Laycon, the winner of Big Brother Naija Season 5, has raised questions about the behavior of opposition party supporters in Nigeria who seem to wish for the country’s failure just because their favored candidate didn’t become president. He expressed surprise at the idea of citizens actively hoping for their country not to progress due to political disagreements.
Taking to his X handle, Laycon shared his thoughts, saying, “Wait a minute… so there are people (Nigerians, living in Nigeria) actively hoping and praying for things not to get better in this country? To what end?”
Following this tweet, Laycon faced significant criticism, with many asking if it was the “prayers and wishes” of opposition party supporters that contributed to the current economic challenges in the country.
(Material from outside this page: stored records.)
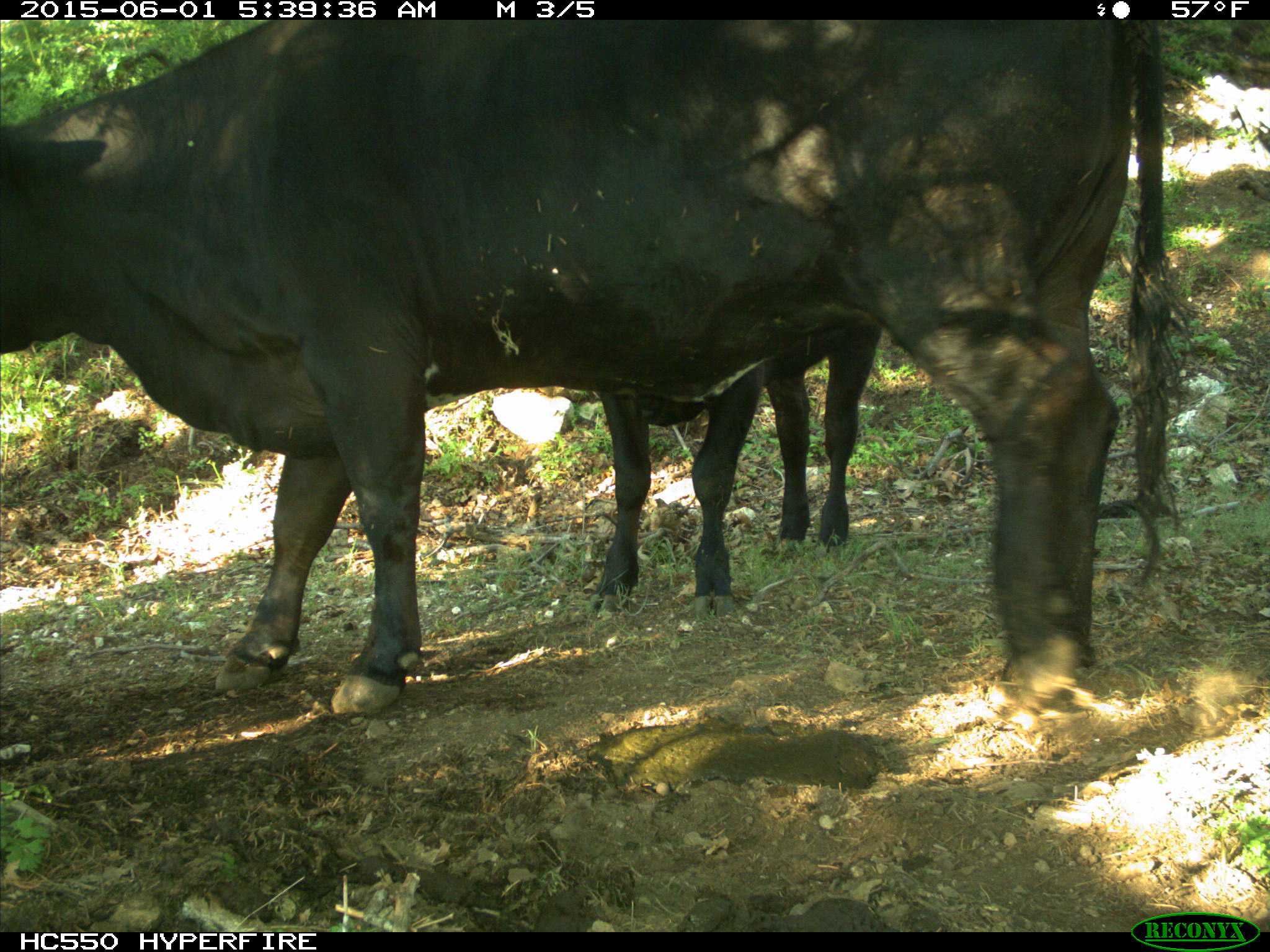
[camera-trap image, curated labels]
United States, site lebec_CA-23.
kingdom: Animalia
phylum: Chordata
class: Mammalia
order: Artiodactyla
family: Bovidae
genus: Bos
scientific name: Bos taurus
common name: domestic cow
Bos taurus (domestic cow).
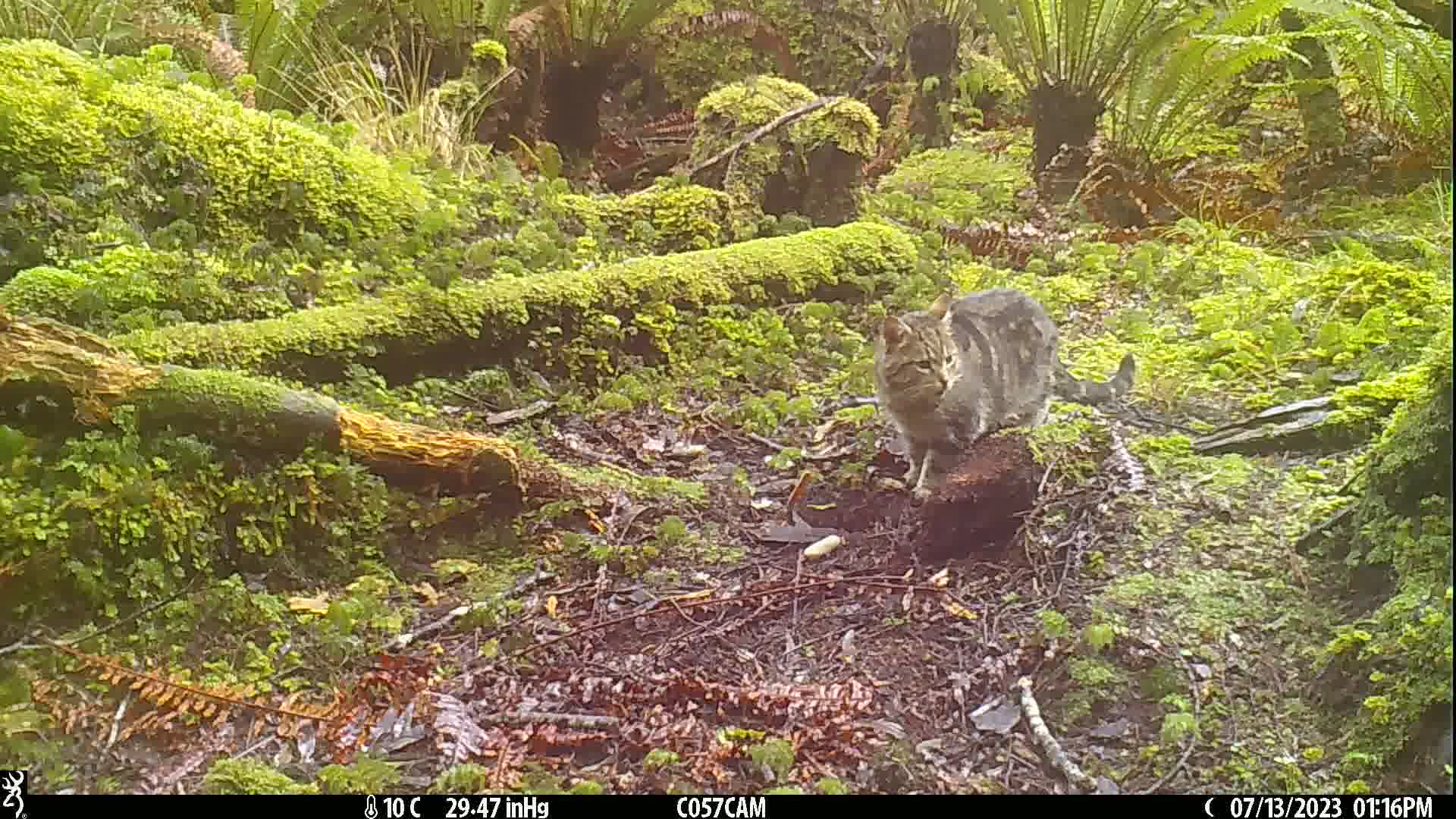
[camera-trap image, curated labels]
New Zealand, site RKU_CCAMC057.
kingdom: Animalia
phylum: Chordata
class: Mammalia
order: Carnivora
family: Felidae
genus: Felis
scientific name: Felis catus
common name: domestic cat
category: cat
In response to the backlash, Laycon clarified that he was misunderstood. He emphasized that the leaders of Nigeria are a reflection of the Nigerian people themselves. He stated, “I have always maintained the belief that our leaders mirror who we are as individuals. As long as we, as individuals, don’t change, we’ll continue to experience what we project. Assuming that disagreement implies hostility and ill intent is incorrect.”
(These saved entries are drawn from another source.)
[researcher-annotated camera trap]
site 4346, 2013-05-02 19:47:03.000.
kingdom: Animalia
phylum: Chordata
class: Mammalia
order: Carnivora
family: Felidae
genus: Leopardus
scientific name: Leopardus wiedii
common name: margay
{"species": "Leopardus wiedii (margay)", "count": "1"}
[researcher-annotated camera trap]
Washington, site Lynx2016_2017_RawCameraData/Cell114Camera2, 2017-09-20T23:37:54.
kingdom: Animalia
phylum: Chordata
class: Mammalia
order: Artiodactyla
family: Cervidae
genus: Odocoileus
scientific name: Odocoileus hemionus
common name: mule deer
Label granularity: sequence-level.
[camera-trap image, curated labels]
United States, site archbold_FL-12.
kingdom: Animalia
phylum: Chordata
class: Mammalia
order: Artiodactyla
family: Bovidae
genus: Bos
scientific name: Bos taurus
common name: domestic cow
Laycon continued, “I shared a tweet about a conversation I had today, and the reactions to the tweet highlight how some of you don’t take the time to understand before responding. Take a moment to reflect before speaking or typing.”
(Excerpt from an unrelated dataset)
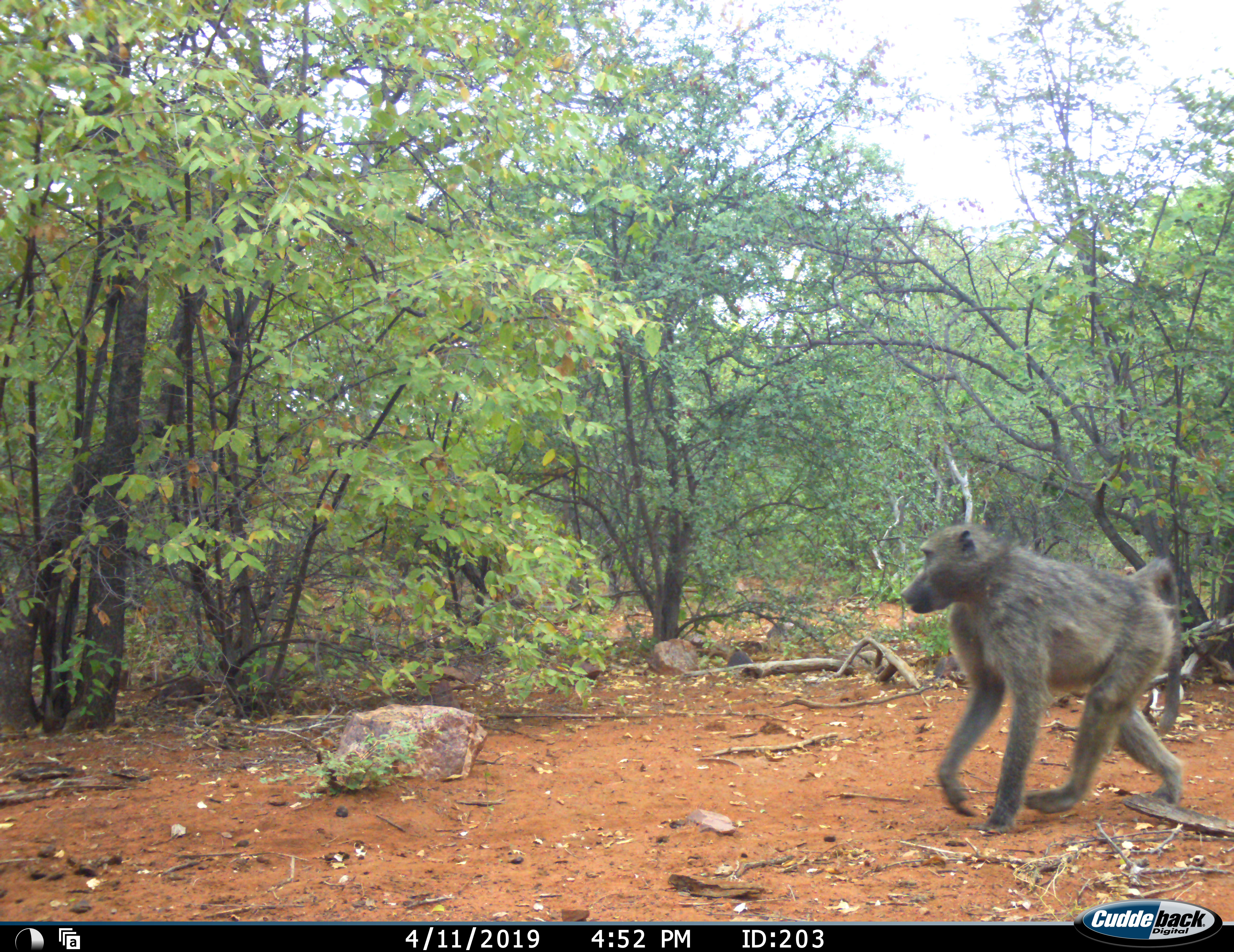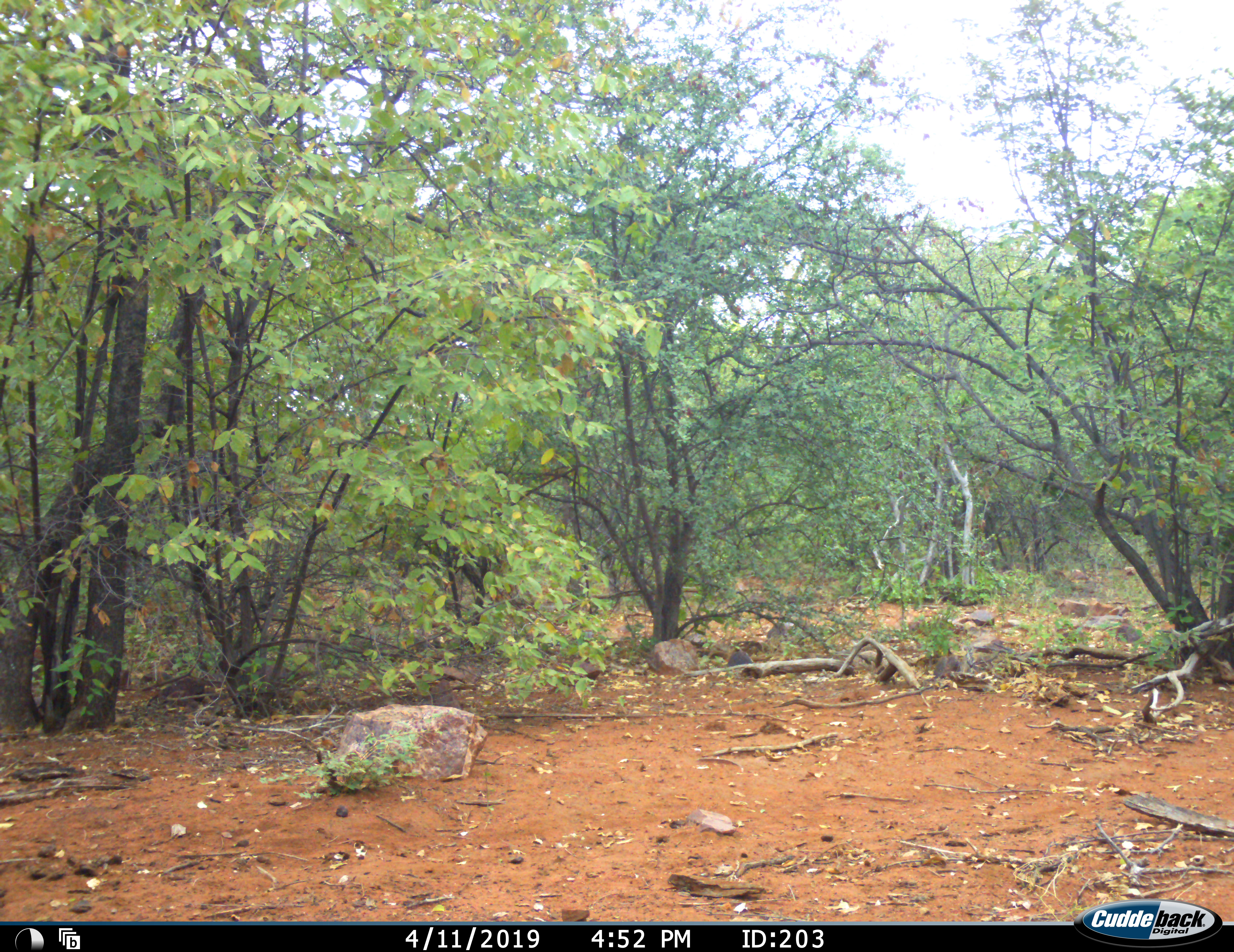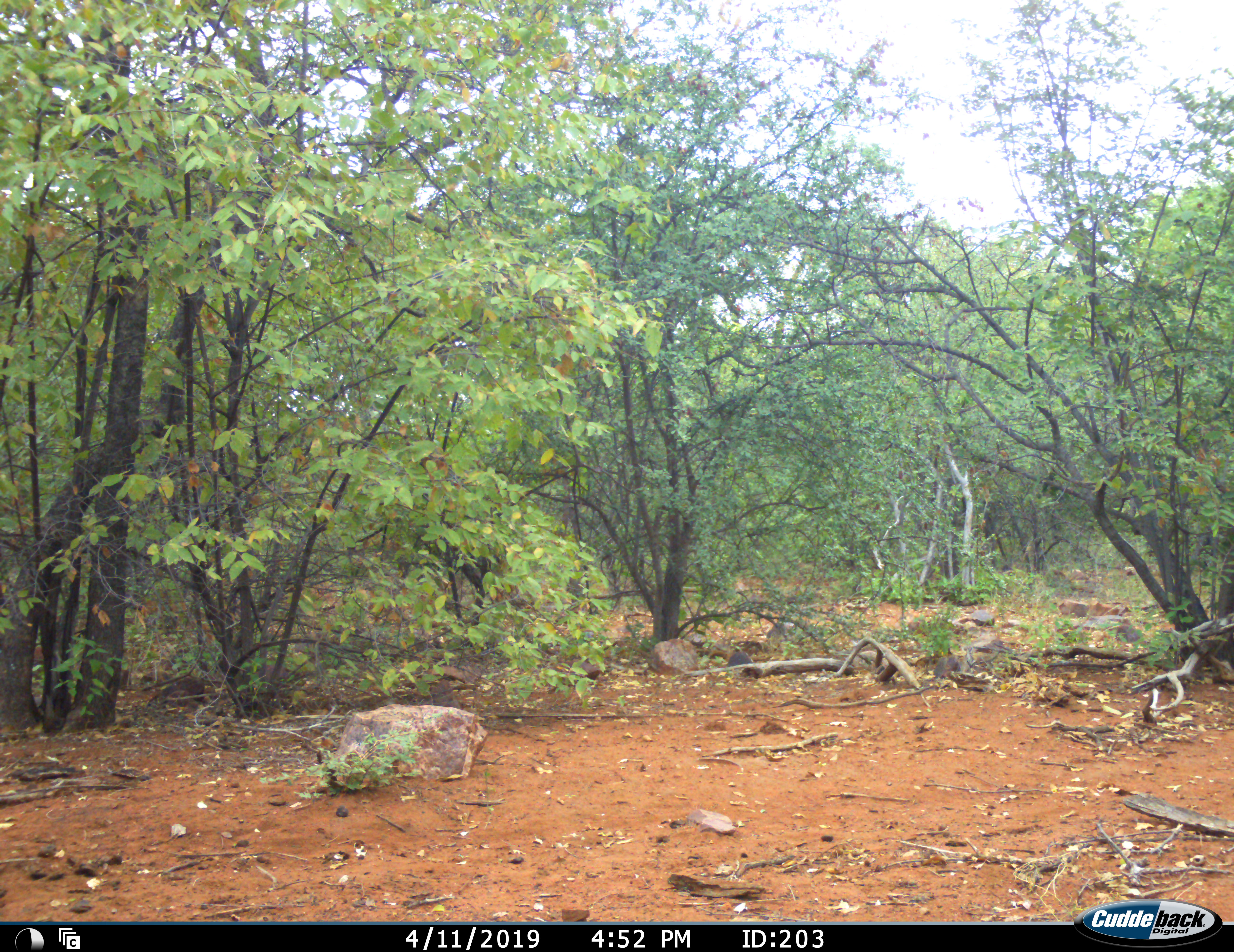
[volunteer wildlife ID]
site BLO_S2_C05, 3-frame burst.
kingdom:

He added, “And yes, I hold the belief that our leaders reflect us as a society. We have ineffective leaders, yes, but it’s people who exhibit negative traits that eventually become bad leaders, not the other way around. Those ordinary people who make life difficult for others only need to assume positions of power to become leaders.”
Laycon pointed out, “Consider the fuel attendants during fuel shortages, or the POS attendants during currency scarcity. If they were in power, what would they do? Those earning in foreign currency, do you think they pray for exchange rates to go up or down? Sometimes, turn your critical eye inward.”